Ahrefs is an SEO tool that lets users see what keywords competitive blog posts rank for, how often posts have been shared, and how much traffic each post gets. If we stick with the vitamin example, here’s a summary of the content you’d find in Ahrefs:
You can use this information to find opportunities to create new content that goes into more detail or gives a fresh new perspective.
Use the Content Explorer feature to enter a topic to see what content ranks for it. You’ll see a graph that highlights how many pages have been published over time. Keep in mind that not all of this data is from competitive sites; however, it does give you a good indication of how popular the topic is.
For popular keywords, think of perspectives that haven’t been discussed yet to attract fresh new interest and to compete with other ecommerce stores publishing similar articles.
Often, your website is one of the first places people find you online. Since the majority of shoppers research their purchases online before they buy, you want to make it easy for them to find you and browse your product pages. The easier it is for customers to find you and the types of products they’re looking for, the better their experience. Their search takes less time, and they can move through the sales funnel quicker.
Alexa is an SEO- and competitive-analysis tool that lets you do competitive website analysis to see how your website ranks for features like traffic, keywords, and backlinks compared with your competitors. You can even find other sites in your niche that are doing a good job of getting traffic. Research these sites to figure out what they do differently from you, and then customize the results for your site.

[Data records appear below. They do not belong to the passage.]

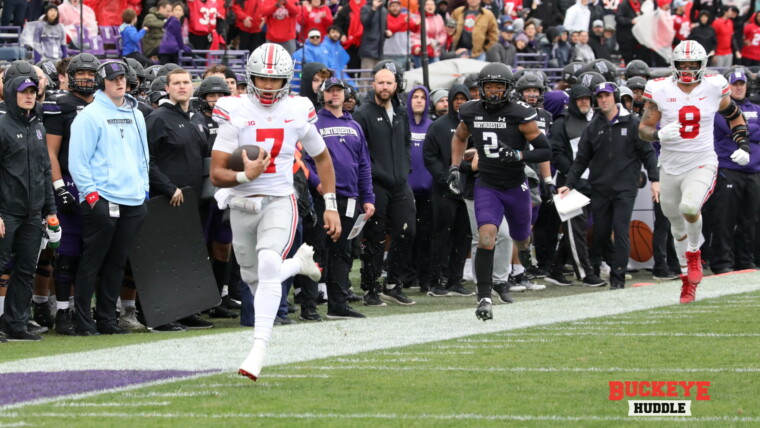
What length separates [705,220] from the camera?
14328 mm

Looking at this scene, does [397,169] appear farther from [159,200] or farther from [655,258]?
[655,258]

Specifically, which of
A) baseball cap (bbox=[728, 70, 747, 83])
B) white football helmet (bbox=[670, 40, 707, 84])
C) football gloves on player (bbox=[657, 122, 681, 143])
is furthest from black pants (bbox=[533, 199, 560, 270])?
white football helmet (bbox=[670, 40, 707, 84])

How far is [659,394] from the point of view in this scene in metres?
6.24

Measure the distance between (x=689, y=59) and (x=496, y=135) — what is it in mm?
1832

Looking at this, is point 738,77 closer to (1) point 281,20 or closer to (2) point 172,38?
(1) point 281,20

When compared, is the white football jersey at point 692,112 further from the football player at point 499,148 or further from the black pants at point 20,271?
the black pants at point 20,271

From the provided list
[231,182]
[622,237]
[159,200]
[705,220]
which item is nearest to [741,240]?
[705,220]

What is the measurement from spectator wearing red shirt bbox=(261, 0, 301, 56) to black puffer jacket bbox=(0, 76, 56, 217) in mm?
8787

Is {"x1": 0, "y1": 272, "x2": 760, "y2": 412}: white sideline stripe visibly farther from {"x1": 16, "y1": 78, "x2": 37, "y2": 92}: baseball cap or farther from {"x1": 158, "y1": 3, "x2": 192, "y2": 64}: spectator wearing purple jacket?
{"x1": 158, "y1": 3, "x2": 192, "y2": 64}: spectator wearing purple jacket

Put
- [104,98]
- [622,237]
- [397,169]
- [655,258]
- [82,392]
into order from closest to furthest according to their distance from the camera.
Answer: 1. [82,392]
2. [104,98]
3. [397,169]
4. [622,237]
5. [655,258]

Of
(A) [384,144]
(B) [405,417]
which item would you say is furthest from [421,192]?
(B) [405,417]

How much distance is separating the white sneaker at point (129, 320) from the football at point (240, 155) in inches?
127

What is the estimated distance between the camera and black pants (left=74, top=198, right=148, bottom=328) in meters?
9.41

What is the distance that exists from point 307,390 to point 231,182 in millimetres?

Using the Audience Overlap tool, find which sites your target audience visit, and review the types of content they’re reading. This might be blogs and product pages. The visualization feature lets you see which sites your audience visits and lets you explore information, such as backlinks and keywords, to figure out where audiences overlap and what you need to do to attract more traffic than your competition.
Product reviews offer a gold mine of information directly from customers. From positive experiences to negative ones, customers are willing to share. You can use customers’ willingness to share to learn more about what your competitors are doing well and where there’s an opportunity for you to outperform them.
A product-review site where comments are grouped together from across the web is a better option than looking for individual reviews on marketplaces where their competitors also sell products, like Amazon or eBay. This is time-consuming and makes it harder to spot trends. For example, you might identify an issue with fulfillment and shipping if customers complain about the high cost of shipping and late deliveries.
Trustpilot lets you see what types of reviews customers leave for your competitors to see. You can also see how many reviews are available and check the overall customer-satisfaction rating. These reviews can be used to find new opportunities to meet customer needs.
Simply enter the name of one of your competitors and Trustpilot will show you
- how customers rate the seller — from bad to excellent;
- how many reviews have been received; and
- a list of reviews.
Also, many sellers take the time to respond to less-than-favorable reviews, so use their response to learn more. For example, competitors might mention improvements they’re making to their product. Take note of these so that you can keep ahead of customer expectations.
The insights you find can be used to figure out what you’re doing well and where you need to improve. That way, you’re proactively looking for new ways to meet customer needs and outperform the competition. Make competitive analysis a regular part of how you run your business — after all, your competitors do. The more you know about your competition, the better your business becomes because you’re always adjusting.